→ Kutipan Bacaan:
• • •

REPUBLIKA.CO.ID, JAKARTA -- Otoritas Jasa Keuangan (OJK) menekankan penyelenggara teknologi finansial peer to peer (P2P) lending turut berpengaruh di kawasan Asia Tenggara. Pada September 2021, akumulasi penyaluran pinjaman dari 104 platform legal sebesar Rp 262,93 triliun atau meningkat 104,30 persen (year-on-year/yoy), outstanding pinjaman sebesar Rp 27,48 triliun atau tumbuh 116,18 persen (yoy).
Ketua Dewan Komisioner OJK Wimboh Santoso mengatakan OJK bersama pemangku kepentingan lainnya berkomitmen untuk memberantas praktik pinjaman online ilegal, supaya tidak berdampak kepada iklim usaha para platform yang resmi di bawah naungan otoritas.
"Kami mengundang semua pihak yang berkepentingan secara bersama-sama menjaga industri jasa keuangan dengan mengedepankan prinsip inovasi brilian yang bertanggung jawab, serta mendorong kolaborasi untuk menciptakan ekosistem jasa keuangan di Indonesia yang berdaya saing tinggi," ujarnya dalam keterangan resmi seperti dikutip Jumat (12/11).

• • •

→ Tugas Anda:
• a. Tolong sebutkan semua angka jumlah dan persentase dalam paragraf pertama berita tentang P2P lending, lengkap dengan satuannya.
• b. Lanjutkan berita tentang P2P lending mulai dari kalimat setelah kutipan terakhirnya.
Entri berikut merupakan bahan tersendiri yang terpisah dari berita tentang P2P lending.

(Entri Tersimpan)
• • •

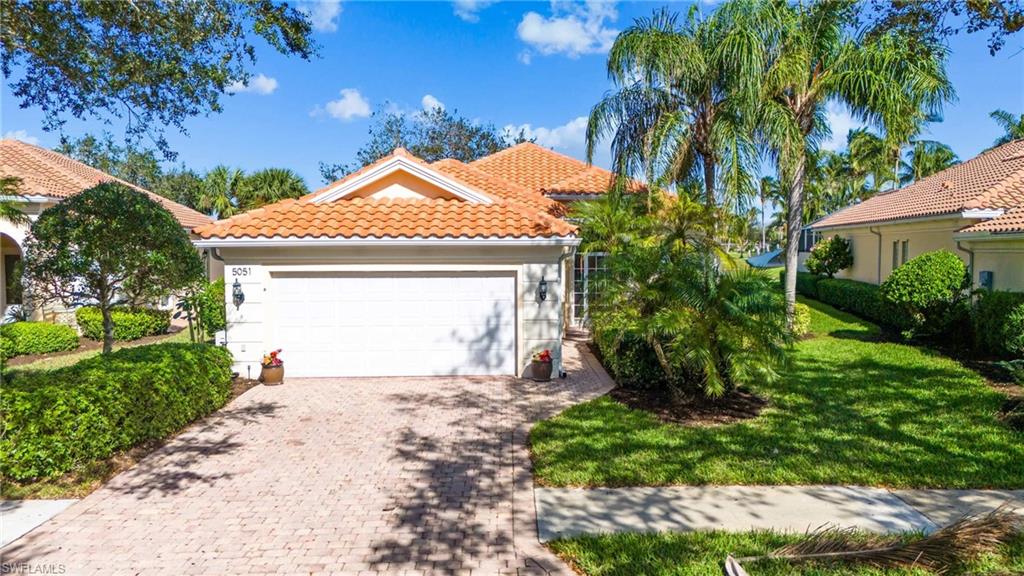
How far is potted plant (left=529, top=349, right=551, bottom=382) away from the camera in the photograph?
36.7ft

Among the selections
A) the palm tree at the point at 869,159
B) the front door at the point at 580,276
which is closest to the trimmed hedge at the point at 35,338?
the front door at the point at 580,276

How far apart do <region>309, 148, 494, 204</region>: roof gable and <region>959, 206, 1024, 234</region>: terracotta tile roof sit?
1130 cm

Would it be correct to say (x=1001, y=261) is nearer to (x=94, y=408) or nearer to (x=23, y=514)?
(x=94, y=408)

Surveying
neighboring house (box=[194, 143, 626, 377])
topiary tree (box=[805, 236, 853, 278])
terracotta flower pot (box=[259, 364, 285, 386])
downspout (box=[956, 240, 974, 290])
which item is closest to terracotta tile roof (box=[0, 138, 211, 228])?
neighboring house (box=[194, 143, 626, 377])

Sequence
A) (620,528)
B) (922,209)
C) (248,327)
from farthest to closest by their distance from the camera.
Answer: (922,209) → (248,327) → (620,528)

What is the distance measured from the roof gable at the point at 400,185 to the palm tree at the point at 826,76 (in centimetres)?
713

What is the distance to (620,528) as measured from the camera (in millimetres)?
5207

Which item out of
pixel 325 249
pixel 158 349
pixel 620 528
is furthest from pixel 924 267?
pixel 158 349

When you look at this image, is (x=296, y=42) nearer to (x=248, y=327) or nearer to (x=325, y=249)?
(x=325, y=249)

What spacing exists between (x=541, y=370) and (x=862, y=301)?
14.1 metres

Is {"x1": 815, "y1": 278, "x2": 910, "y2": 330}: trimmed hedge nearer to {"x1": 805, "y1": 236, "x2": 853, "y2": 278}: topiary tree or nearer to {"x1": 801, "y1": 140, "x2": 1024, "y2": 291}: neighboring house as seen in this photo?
{"x1": 805, "y1": 236, "x2": 853, "y2": 278}: topiary tree

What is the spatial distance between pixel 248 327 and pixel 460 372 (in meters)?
4.25

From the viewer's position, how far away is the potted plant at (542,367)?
11.2 metres

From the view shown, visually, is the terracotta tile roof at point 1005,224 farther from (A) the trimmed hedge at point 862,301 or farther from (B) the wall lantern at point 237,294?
(B) the wall lantern at point 237,294
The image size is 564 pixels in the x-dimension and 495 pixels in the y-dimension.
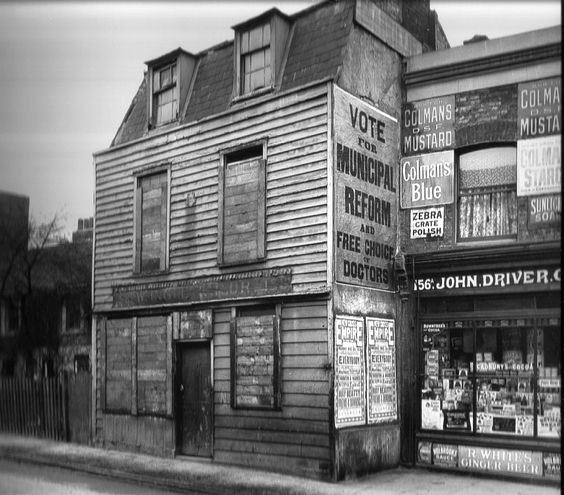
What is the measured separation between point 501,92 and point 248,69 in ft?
16.7

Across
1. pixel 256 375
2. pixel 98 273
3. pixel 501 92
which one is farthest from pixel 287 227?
pixel 98 273

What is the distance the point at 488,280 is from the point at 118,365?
8590 millimetres

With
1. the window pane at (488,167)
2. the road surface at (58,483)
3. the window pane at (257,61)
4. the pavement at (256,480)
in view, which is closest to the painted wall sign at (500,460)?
the pavement at (256,480)

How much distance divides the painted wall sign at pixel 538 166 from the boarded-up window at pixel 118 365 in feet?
30.0

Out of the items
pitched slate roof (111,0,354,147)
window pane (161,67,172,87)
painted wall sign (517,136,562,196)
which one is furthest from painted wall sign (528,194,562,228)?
window pane (161,67,172,87)

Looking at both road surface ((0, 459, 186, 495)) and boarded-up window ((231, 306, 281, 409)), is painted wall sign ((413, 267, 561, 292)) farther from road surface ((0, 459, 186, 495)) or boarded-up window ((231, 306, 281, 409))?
road surface ((0, 459, 186, 495))

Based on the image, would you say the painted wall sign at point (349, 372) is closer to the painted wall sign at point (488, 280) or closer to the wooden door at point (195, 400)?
the painted wall sign at point (488, 280)

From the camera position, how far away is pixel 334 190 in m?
12.6

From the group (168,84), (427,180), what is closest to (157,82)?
(168,84)

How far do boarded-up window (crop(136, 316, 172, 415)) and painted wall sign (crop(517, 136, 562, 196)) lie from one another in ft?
25.9

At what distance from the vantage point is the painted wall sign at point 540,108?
12.4m

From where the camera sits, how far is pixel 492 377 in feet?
41.7

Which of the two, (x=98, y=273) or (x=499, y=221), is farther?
(x=98, y=273)

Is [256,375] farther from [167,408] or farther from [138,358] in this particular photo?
[138,358]
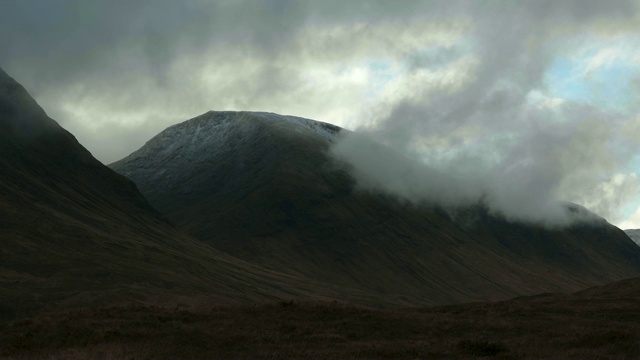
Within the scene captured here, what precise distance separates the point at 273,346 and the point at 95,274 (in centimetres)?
10407

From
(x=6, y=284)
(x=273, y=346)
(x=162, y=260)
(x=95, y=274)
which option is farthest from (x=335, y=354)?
(x=162, y=260)

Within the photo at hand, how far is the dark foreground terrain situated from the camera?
41344 millimetres

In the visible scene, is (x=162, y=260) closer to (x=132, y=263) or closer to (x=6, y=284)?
(x=132, y=263)

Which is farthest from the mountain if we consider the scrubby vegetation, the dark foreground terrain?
the scrubby vegetation

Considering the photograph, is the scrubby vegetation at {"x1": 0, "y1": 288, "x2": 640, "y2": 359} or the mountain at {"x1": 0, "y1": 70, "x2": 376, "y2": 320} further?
the mountain at {"x1": 0, "y1": 70, "x2": 376, "y2": 320}

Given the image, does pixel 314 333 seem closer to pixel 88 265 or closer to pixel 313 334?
pixel 313 334

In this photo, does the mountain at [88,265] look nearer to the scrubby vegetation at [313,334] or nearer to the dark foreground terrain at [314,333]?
the dark foreground terrain at [314,333]

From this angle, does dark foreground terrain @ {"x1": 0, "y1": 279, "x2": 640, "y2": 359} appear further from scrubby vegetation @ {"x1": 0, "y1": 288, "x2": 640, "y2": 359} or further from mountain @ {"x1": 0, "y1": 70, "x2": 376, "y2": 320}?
mountain @ {"x1": 0, "y1": 70, "x2": 376, "y2": 320}

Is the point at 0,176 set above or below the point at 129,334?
above

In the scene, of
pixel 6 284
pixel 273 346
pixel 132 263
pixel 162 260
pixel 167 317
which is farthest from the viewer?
pixel 162 260

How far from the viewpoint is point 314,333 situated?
1943 inches

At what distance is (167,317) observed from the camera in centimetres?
5303

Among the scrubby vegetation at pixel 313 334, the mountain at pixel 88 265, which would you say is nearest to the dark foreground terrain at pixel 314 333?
the scrubby vegetation at pixel 313 334

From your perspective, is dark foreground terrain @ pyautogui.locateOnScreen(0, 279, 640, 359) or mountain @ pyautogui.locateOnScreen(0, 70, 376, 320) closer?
dark foreground terrain @ pyautogui.locateOnScreen(0, 279, 640, 359)
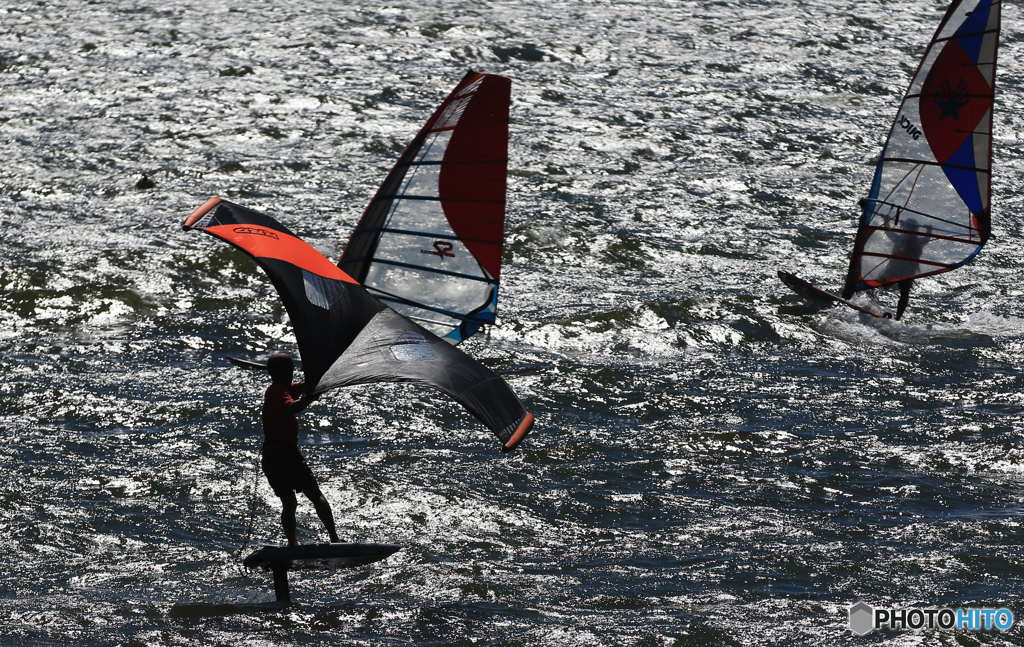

• • •

→ Jawaban Latihan:
• a. 104 platform; Rp 262,93 triliun; 104,30 persen; Rp 27,48 triliun; 116,18 persen

• b.
Sementara itu, Anggota Dewan Komisioner OJK sekaligus Kepala Eksekutif Pengawas Industri Keuangan Non Bank (IKNB) OJK Riswinandi Idris mengungkap industri ini punya peran vital terhadap akselerasi pembiayaan ke berbagai sektor terutama saat era pandemi. Hal ini karena platform memiliki peran sebagai jembatan antara pendana (lender) perorangan maupun institusi, dengan para peminjam (borrower) di segmen yang belum tersentuh akses lembaga keuangan konvensional, unbankable, sektor informal, dan UMKM.
"Akumulasi penyaluran fintech P2P lending ke sektor produktif sampai dengan Oktober 2021 sebesar Rp 114,76 triliun atau 43,65 persen dari akumulasi penyaluran pembiayaan secara total. Hal ini memperlihatkan bahwa peran OJK sektor produktif seperti UMKM memiliki potensi yang sangat besar," ucapnya.
Selain itu, OJK melihat startup lending lokal cukup prospektif dan memiliki peluang melakukan penetrasi ke pasar regional, setidaknya di negara-negara ASEAN. Terlihat dengan adanya platform fintech P2P lending asli Tanah Air yang masuk ke negara tetangga seperti Thailand dan Filipina.
"Tentu hal ini membuktikan fintech P2P kita, memiliki keunggulan dan daya saing yang sangat baik terutama karena dalam operasionalnya, P2P lending mampu melakukan akuisisi pelanggan secara cepat, tanpa tatap muka atau online, dan mampu melakukan asesmen risiko dengan dukungan teknologi artificial intelligence," ucapnya.
Terakhir OJK mengapresiasi langkah-langkah Asosiasi Fintech Pendanaan Bersama Indonesia (AFPI) memangkas bunga maksimal pinjaman hingga 50 persen dari ketentuan regulasi. Tepatnya, dari maksimal 0,8 persen per hari menjadi 0,4 persen per hari.
"Harapannya, turunnya bunga fintech legal dapat membangkitkan kepercayaan masyarakat terhadap fintech P2P lending resmi dan menarik minat masyarakat untuk menggunakan fintech legal dibandingkan ilegal," ucapnya.